Paul and I exchanged glances. Then Paul sighed, lifted the horse blanket, and stretched out across the hay in a dark corner of the loft.
"Fine," he said. "Wake me when it’s time to shift home."
And to my utter disbelief, he closed his eyes and seemed to doze off.
I glanced at Jesse and saw that he was eyeing Paul with distaste. When he noticed the direction of my gaze, he asked, his tone less hard than before, "You two are friends in the place you come from?"
"Uh," I said. "Not really. More like . . . colleagues. We both have the same . . . gift, I guess you’d call it."
"For traveling through time," Jesse said.
"Yes," I said. "And . . . other things."
"And when I kill Diego"—I noticed he said when and not if—"you’ll go back where you came from?"
"Yes," I said, trying not to think about how incredibly hard that moment was going to be.
"And you want to help me," Jesse said, just as quietly as I’d spoken to him, "because . . . ?"
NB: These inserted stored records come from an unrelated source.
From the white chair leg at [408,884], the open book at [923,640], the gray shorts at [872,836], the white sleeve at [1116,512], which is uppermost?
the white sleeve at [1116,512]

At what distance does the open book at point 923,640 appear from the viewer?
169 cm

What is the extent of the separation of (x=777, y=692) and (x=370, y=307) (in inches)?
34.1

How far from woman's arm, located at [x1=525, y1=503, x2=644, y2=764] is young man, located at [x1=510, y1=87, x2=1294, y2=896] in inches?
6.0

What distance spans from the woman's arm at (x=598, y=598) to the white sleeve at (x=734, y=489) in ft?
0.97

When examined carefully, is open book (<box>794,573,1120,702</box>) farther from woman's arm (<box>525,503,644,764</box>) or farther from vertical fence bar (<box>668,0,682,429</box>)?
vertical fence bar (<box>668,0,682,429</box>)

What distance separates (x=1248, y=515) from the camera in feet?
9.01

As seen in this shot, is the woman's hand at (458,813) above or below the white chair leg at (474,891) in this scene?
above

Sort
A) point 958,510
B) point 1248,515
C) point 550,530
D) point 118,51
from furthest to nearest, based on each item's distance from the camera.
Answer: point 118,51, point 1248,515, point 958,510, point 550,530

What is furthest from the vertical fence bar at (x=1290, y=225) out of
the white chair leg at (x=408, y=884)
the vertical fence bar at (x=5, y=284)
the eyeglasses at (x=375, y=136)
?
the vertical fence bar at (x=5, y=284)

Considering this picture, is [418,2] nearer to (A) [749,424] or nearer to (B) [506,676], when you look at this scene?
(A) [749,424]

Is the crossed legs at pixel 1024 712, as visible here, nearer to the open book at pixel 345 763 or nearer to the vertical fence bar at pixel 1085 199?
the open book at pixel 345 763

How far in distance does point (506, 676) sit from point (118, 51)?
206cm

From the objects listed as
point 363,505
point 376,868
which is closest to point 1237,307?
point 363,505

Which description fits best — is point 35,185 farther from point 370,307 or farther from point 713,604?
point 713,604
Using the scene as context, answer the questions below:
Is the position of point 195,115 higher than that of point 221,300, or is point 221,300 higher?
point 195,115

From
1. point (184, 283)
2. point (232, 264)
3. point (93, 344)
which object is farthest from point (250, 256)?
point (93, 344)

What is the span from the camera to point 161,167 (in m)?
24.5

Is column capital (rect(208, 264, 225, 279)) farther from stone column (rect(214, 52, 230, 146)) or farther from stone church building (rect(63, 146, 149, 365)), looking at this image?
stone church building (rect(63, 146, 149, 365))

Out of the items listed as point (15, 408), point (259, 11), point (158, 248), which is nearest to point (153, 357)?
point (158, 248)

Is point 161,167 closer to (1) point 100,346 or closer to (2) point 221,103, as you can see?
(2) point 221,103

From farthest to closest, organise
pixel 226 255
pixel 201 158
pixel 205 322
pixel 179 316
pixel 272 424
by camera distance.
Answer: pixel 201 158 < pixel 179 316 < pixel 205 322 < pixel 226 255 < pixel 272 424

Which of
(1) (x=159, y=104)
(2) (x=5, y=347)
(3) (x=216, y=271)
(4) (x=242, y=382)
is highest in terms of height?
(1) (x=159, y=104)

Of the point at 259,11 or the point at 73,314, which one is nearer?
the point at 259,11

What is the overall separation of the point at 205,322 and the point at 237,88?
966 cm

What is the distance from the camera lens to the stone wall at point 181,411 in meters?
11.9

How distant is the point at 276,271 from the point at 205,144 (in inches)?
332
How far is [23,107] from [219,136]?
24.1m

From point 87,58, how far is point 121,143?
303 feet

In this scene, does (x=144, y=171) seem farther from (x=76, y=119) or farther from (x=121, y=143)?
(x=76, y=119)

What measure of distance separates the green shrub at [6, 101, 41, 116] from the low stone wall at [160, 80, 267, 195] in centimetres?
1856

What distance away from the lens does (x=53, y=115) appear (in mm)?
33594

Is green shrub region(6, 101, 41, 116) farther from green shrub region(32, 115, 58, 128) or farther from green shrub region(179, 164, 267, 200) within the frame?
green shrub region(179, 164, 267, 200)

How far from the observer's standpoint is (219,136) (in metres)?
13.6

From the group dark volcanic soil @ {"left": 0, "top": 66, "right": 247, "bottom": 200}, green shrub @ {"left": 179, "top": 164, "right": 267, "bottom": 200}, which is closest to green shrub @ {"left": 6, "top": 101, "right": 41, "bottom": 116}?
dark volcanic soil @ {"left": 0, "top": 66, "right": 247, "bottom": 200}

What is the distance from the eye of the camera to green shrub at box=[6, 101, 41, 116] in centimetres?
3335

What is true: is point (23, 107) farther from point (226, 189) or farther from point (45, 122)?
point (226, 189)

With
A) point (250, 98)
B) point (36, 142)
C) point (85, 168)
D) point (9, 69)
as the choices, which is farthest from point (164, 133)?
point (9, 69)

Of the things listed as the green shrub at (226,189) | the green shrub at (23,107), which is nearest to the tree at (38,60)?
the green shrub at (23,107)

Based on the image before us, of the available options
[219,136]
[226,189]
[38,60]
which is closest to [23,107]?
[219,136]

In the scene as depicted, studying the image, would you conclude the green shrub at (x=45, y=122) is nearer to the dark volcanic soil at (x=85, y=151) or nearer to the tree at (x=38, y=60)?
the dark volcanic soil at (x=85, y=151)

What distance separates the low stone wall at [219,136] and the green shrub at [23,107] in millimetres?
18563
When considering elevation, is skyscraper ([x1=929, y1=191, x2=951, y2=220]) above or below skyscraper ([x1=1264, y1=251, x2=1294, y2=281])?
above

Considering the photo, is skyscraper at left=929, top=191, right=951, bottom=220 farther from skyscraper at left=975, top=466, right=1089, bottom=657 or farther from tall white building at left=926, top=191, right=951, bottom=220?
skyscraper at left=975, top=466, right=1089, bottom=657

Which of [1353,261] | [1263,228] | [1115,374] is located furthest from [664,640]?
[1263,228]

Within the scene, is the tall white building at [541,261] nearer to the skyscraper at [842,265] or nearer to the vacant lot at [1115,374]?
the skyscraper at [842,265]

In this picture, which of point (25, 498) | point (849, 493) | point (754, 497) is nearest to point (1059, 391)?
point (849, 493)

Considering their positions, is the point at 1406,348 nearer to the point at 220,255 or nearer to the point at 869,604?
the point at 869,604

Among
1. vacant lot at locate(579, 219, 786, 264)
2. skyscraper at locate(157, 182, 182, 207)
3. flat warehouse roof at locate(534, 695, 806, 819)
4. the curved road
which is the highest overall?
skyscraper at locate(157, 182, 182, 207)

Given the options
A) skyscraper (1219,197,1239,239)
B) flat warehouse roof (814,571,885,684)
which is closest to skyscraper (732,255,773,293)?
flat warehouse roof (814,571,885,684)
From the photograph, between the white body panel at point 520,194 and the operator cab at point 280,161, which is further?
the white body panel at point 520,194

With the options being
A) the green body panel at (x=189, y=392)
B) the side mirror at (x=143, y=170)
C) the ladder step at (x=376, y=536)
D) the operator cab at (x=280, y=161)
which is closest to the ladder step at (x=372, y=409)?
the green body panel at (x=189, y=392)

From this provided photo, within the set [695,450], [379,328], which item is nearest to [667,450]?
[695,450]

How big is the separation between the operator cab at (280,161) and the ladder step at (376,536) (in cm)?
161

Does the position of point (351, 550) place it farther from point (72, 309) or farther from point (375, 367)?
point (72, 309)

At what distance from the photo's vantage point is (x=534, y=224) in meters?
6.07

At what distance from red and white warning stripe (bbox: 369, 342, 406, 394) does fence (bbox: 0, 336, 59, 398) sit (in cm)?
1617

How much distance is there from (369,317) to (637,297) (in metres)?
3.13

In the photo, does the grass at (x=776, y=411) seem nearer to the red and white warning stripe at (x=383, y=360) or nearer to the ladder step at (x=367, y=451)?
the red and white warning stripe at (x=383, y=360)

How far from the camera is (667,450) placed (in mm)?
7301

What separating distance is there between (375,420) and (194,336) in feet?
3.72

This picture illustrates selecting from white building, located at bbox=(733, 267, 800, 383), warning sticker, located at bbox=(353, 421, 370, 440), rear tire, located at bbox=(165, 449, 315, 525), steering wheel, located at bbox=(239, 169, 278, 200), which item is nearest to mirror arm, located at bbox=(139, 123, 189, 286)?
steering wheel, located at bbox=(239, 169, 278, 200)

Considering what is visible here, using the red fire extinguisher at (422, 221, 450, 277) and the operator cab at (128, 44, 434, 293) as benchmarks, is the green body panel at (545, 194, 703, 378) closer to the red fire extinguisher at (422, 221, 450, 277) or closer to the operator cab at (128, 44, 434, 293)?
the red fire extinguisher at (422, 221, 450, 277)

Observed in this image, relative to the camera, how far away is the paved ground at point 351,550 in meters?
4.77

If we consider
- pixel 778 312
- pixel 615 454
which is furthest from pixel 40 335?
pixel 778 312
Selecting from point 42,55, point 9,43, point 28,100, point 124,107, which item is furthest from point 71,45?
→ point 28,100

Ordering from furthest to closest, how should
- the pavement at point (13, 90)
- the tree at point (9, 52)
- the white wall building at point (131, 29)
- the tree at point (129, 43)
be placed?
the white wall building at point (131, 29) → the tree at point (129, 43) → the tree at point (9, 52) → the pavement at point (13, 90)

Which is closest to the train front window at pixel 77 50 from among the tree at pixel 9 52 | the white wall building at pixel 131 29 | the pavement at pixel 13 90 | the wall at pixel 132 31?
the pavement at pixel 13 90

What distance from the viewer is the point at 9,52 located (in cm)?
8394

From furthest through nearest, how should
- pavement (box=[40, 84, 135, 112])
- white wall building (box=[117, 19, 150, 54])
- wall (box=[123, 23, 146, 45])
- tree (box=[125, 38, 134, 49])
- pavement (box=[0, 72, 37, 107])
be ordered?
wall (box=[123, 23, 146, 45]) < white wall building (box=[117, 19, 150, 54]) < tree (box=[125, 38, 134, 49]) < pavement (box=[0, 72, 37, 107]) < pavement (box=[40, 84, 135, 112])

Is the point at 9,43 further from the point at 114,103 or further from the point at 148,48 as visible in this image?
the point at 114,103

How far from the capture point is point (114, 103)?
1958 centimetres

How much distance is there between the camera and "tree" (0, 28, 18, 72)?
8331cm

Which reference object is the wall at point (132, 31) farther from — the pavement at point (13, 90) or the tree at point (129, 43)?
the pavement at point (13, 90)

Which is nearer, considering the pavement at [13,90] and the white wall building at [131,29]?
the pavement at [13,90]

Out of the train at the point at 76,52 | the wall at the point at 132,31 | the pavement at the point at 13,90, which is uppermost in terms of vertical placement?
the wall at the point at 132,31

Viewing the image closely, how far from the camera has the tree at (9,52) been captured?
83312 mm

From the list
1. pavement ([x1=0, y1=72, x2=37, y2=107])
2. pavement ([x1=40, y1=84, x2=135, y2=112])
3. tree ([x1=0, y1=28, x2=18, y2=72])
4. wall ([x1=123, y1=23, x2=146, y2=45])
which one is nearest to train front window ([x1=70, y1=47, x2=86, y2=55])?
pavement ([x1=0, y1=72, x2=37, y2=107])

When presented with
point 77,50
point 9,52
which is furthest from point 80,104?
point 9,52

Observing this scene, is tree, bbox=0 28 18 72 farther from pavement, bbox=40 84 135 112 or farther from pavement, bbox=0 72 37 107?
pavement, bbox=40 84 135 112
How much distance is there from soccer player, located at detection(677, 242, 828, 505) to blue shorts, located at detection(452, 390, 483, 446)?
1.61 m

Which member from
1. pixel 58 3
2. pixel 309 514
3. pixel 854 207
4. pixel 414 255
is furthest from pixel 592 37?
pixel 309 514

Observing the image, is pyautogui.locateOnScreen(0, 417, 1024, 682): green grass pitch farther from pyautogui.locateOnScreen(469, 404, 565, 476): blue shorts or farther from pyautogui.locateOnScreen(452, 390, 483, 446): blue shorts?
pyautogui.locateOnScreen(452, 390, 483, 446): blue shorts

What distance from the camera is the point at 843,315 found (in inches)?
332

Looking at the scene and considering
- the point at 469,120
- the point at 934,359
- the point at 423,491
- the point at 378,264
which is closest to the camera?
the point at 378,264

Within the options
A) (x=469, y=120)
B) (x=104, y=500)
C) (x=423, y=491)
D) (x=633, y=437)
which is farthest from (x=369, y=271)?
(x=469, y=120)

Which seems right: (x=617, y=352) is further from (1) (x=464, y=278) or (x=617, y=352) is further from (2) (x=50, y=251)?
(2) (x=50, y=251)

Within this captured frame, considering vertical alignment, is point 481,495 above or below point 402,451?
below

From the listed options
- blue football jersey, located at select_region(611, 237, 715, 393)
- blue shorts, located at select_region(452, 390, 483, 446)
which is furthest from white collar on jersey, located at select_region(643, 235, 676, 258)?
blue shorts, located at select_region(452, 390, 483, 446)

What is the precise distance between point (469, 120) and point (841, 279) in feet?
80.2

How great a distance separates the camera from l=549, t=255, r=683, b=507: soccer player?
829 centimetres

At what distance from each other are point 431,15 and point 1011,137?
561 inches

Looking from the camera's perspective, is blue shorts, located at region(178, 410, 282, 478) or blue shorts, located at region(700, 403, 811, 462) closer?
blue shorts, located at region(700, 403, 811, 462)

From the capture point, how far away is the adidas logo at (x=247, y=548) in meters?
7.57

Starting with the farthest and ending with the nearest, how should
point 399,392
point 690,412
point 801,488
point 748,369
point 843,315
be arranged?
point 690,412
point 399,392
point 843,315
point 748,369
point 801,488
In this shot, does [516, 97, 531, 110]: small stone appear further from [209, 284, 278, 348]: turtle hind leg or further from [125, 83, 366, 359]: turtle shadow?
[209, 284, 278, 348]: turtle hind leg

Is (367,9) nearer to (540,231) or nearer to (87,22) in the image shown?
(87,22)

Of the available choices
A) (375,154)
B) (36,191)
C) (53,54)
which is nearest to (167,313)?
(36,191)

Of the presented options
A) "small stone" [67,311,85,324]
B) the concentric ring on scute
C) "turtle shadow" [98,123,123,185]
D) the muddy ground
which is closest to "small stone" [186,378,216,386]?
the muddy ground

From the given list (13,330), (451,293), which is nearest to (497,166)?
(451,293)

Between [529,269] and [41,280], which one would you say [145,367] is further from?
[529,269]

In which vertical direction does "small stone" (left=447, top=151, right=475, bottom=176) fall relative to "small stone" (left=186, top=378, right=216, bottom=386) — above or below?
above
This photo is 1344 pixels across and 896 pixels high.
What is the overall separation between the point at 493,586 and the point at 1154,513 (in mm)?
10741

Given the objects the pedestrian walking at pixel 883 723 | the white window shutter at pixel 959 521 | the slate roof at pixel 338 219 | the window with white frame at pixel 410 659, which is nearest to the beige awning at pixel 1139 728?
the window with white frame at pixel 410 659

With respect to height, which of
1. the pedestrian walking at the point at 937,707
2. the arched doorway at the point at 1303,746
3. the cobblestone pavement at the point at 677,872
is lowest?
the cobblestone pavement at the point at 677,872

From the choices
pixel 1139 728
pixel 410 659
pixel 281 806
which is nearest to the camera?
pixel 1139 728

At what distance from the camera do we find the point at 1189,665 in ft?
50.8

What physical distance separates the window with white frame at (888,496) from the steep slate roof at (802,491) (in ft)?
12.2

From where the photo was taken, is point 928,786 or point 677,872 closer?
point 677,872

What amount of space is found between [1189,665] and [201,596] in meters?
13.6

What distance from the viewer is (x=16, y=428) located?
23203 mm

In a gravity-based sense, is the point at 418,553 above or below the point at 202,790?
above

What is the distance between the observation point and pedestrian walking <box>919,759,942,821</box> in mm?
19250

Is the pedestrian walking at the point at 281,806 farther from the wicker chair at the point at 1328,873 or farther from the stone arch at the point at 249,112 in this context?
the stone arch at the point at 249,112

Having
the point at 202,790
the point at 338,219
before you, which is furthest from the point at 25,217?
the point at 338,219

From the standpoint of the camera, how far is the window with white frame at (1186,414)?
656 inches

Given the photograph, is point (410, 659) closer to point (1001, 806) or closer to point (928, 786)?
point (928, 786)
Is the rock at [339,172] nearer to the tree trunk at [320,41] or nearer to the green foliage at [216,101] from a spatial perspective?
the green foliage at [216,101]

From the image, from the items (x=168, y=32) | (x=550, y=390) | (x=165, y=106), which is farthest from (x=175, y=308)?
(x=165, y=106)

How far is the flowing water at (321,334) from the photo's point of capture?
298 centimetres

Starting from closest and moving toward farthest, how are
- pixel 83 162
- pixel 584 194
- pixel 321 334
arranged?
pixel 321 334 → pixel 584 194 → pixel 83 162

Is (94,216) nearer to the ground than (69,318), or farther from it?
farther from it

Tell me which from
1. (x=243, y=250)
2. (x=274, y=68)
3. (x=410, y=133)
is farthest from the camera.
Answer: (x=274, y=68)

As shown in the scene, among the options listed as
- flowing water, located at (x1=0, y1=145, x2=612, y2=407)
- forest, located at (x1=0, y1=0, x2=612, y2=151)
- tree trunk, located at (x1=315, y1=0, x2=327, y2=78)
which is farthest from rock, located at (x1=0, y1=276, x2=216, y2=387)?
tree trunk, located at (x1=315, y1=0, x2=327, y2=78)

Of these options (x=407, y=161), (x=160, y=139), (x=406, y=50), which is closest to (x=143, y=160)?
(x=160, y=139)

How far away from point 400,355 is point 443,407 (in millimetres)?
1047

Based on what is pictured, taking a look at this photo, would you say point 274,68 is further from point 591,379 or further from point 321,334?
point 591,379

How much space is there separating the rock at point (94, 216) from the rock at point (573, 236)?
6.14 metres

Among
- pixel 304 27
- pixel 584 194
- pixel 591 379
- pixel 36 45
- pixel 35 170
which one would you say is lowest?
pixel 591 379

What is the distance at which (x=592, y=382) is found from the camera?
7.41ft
I realized I hadn’t actually answered his question the first time he’d asked it. In the soft glow of the lamp—he’d turned the flame down to make sure Diego really did think he was sleeping, so he could take him unawares—Jesse had never looked as handsome as he did then. Because, of course, he’d never been alive any other time I’d seen him. His brown eyes looked soft, the lashes around them dark as the shadows all through the loft. His lips—those strong, soft lips that hadn’t kissed mine nearly as often as I’d have liked, and, in all likelihood, never would again—looked hypnotically appealing. I had to tear my gaze from them and keep it instead on a threadbare spot on the knee of my jeans.
"Because it’s what I do," I said, only something was happening in my throat, making the words come out more huskily than I’d intended them to.
I coughed.
"And you do this—" Jesse seemed to mean travel back through time to warn potential murder victims of their impending doom. "—for all who die before their time?"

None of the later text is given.